- _ABOUT THIS TASK_: Wherever the line with "Funny Math Find" sits in the listing below, transcribe from it up to and including the line with "Legal Education : Simulation", exactly, and leave the remaining lines out.

- _DATA FOR PROCESSING_:

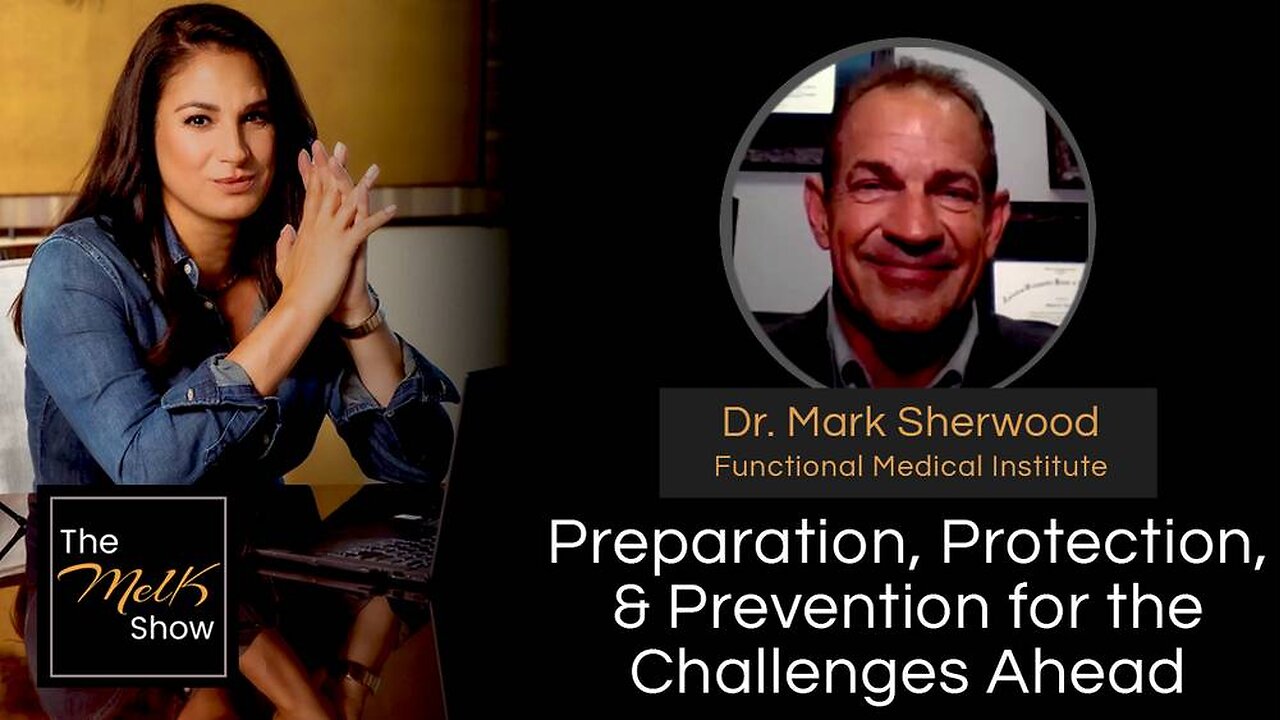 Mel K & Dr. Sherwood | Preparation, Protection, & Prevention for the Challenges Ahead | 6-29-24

* * *

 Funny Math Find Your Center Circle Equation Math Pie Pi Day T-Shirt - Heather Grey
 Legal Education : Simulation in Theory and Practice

- _EXERCISE SOLUTION_:
 Funny Math Find Your Center Circle Equation Math Pie Pi Day T-Shirt - Heather Grey
 Legal Education : Simulation in Theory and Practice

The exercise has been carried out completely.